## Fragmento del documento
* * * *

Esencia mediterránea

Preparación de los platos en el interior del restaurante Nanas de la Cebolla./
Preparación de los platos en el interior del restaurante Nanas de la Cebolla.

Nanas de la Cebolla, el restaurante situado en el Casino de Orihuela, se centra en el producto de la zona y en la tradición culinaria

SERGIO GALLEGO

Hace más de dos años que Francisco Fuentes partió hacia Orihuela para coger el timón del restaurante del Casino de la ciudad alicantina, dejando a su hija Ana al frente del Palacete Rural de La Seda. El aire del restaurante Nanas de la Cebolla, en el interior del Casino, parece hecho para los gustos de Fuentes, quien, como ya sabréis, tiene una especial sensibilidad con el arte en todas sus formas y un cariño especial por la tradición gastronómica de la zona que le toca más de cerca; la de Murcia y Alicante.

* * * *

## Relación de entradas
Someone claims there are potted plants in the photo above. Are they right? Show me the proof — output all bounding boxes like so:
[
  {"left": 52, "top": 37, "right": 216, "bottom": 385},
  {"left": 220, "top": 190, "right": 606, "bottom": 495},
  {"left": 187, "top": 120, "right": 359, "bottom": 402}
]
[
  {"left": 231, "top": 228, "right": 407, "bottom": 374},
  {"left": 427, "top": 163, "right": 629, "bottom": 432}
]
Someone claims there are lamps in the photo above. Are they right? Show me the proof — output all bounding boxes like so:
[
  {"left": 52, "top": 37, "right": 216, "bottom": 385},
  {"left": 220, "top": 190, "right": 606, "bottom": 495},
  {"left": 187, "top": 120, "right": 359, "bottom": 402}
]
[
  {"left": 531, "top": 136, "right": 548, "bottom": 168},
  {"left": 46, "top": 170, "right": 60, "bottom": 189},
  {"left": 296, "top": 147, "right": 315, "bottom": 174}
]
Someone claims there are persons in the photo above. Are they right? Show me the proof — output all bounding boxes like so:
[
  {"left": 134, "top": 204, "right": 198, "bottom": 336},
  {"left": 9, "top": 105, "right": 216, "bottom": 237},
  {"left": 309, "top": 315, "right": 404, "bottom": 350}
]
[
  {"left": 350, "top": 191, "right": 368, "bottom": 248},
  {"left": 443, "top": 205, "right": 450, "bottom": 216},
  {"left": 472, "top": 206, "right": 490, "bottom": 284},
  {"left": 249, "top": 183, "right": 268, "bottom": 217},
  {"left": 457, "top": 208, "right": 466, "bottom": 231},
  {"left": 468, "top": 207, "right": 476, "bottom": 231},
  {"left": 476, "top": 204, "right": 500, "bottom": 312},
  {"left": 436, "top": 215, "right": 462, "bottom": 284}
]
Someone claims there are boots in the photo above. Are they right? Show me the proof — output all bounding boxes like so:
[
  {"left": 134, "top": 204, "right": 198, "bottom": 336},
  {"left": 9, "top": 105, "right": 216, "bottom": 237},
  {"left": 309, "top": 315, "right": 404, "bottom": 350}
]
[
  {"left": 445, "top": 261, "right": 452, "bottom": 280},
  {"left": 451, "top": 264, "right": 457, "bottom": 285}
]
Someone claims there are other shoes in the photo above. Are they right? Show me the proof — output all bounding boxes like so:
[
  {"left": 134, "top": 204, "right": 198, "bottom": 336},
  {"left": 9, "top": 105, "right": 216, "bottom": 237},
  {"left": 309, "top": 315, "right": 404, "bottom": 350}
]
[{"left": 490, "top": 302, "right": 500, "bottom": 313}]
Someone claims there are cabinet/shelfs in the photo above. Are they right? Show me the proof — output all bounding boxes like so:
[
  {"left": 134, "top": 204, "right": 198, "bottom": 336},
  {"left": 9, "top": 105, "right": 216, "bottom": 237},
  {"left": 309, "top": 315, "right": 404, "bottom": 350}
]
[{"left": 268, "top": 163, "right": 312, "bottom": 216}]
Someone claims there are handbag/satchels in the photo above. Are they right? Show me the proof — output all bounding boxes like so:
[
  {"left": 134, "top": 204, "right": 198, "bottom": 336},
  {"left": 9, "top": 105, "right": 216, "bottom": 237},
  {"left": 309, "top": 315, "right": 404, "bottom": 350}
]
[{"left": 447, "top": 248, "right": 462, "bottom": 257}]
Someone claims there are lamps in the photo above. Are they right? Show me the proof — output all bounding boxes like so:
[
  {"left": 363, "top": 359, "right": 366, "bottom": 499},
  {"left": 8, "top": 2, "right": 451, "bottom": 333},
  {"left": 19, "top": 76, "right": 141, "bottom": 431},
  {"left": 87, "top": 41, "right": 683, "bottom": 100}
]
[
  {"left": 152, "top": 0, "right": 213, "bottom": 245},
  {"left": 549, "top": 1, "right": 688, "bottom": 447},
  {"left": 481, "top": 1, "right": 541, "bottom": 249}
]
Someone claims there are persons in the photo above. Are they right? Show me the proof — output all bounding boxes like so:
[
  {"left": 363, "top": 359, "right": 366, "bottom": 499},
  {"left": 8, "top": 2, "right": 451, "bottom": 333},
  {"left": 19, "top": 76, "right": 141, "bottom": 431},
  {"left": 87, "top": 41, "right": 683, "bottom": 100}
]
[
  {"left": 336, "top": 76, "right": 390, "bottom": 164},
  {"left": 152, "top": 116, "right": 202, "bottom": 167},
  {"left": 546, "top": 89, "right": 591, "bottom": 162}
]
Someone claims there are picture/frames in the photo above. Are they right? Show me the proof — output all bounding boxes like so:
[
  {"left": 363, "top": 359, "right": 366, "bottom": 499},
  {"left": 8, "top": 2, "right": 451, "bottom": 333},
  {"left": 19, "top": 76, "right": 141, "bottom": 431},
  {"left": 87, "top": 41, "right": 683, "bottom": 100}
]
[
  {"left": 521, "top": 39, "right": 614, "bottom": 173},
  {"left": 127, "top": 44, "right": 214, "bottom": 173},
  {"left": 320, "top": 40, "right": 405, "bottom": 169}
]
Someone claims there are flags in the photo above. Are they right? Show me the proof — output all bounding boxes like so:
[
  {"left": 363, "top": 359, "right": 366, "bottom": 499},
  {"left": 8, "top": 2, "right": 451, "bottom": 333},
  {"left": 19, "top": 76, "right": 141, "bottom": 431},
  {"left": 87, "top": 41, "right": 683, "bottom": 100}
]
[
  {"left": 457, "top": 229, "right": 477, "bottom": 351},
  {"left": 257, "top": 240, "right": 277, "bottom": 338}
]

* * * *

## Enunciado
Responda a estas preguntas según el artículo sobre el restaurante Nanas de la Cebolla:
(a) ¿Dónde está situado el restaurante?
(b) ¿A quién dejó Francisco Fuentes al frente del Palacete Rural de La Seda?
(c) ¿De qué dos zonas es la tradición gastronómica por la que Fuentes siente un cariño especial?
Las entradas no son necesarias para resolver la tarea.

## Respuesta
(a) En el Casino de Orihuela.
(b) A su hija Ana.
(c) De Murcia y Alicante.